Other popular social-media companies, such as Tumblr, Snapchat and Twitter, have similar policies banning preteens, but few are successful in keeping young children off their services, privacy advocates say.
Photo-sharing sites pose particular risks to minors, they add.
Rebecca Levey, a blogger who writes about parenting, said the federal government is too focused on how companies advertise to youths. Parents are most concerned about whether predators have access to their children on social-media sites, she said, or what social pressures their kids may face online.
“Parents care most about what their children are sharing and who they are talking to online,” said Levey, who founded a social-media site called KidzVuz for “tweens,” children ages 10 to 12. “There are no barriers to entry for some of the most popular sites for tweens, like Instagram and Snapchat.”
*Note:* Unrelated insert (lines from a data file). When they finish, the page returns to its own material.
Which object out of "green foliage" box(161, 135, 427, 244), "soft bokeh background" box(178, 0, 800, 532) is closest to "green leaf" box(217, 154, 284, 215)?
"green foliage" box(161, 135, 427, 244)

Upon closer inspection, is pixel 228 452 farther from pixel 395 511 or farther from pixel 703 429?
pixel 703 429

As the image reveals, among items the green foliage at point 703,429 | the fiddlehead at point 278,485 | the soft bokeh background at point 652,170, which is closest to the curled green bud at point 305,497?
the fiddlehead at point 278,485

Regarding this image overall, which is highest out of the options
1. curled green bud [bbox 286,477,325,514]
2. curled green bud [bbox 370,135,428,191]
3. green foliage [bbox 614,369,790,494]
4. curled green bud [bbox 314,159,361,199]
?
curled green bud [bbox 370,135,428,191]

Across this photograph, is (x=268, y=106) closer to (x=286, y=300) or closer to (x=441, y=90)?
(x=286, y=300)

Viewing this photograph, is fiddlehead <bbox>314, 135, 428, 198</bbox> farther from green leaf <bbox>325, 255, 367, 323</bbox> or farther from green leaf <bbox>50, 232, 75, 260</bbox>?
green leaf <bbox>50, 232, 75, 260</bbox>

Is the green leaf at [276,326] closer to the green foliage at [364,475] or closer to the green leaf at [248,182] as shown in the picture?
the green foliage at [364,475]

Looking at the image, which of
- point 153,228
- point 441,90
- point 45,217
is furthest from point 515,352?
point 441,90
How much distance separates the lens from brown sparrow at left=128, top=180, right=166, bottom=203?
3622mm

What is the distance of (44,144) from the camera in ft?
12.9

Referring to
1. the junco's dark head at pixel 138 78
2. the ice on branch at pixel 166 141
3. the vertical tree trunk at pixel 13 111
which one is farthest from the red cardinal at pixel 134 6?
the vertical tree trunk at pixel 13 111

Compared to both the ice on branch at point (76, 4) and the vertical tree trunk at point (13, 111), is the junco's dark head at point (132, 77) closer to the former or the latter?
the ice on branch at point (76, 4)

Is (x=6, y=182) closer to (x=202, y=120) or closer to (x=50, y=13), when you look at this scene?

Kyle’s mother, Lisa, was surprised to learn that her son was too young to join Instagram. The rule is buried deep in the terms-of-service agreement. Many of her fourth-grade daughter’s friends had accounts, as well as all of Kyle’s middle school friends. So she gave him permission to sign up, too.
Kyle checks the app daily. For more than a year, he kept his account public, which allowed him to meet new friends outside school and allowed strangers to post comments on his photos.
“I’m making friends and finding funny jokes and pictures,” he said.
After a call with The Washington Post, Lisa recently pressed Kyle to change his Instagram settings to make his photos private. Kyle’s mother spoke on the condition that The Post not use her family’s last name, out of concern for her children’s privacy and safety.
Lisa also shut down her 10-year-old daughter’s account after a friend posted a nasty remark about one of her pictures.
“That was tough,” Lisa said. “We both decided she’s not ready for it. She’s just too young at this point.”
There isn’t precise independent research that tracks the number of preteen users on Instagram. But teenagers rated Instagram as the third-most-popular social network in a joint study to be released this month by the Pew Research Center’s Internet & American Life Project and Harvard University’s Berkman Center for Internet & Society.
That surprised researchers because Instagram was not technically defined as a social network; it was mentioned voluntarily by the teens.
“We heard from teens that Instagram and other apps like it are simpler than other social-media sites like Facebook,” said Amanda Lenhart, a Pew researcher. “There aren’t as many adults on it. It’s easy to manage and fun.”
Those qualities prompted Paulina, a 12-year-old from San Francisco, to download the app last year. She describes it as “addictive.”
Recently, she sat in the back seat of a car with friends, and all three were hovered over their smartphones, posting pictures on Instagram, laughing about the comments they were racking up and comparing the number of “likes” they were accumulating.
“It’s like a scorecard for popularity, and that is a downside,” said Paulina’s mother, Courtney, who also asked that her family’s last name be withheld. “It’s the new social currency.”
Paul Miller, like many parents, helped his daughters, 11 and 13, create accounts. The tech and media consultant, who is based in San Francisco, was not aware of the age limit. He agreed to his daughters’ pleas to download the app because he wanted to encourage their use of technology and their budding interest in photography.
He quickly learned that his children needed a basic primer on etiquette and behavior. No posting photos that could make others feel excluded. No nasty comments. Say “no” to strangers.
He said he hopes Instagram will take a more active role in educating children on best practices.
“It’s a tender age, and the social etiquette isn’t there for this technology,” he said.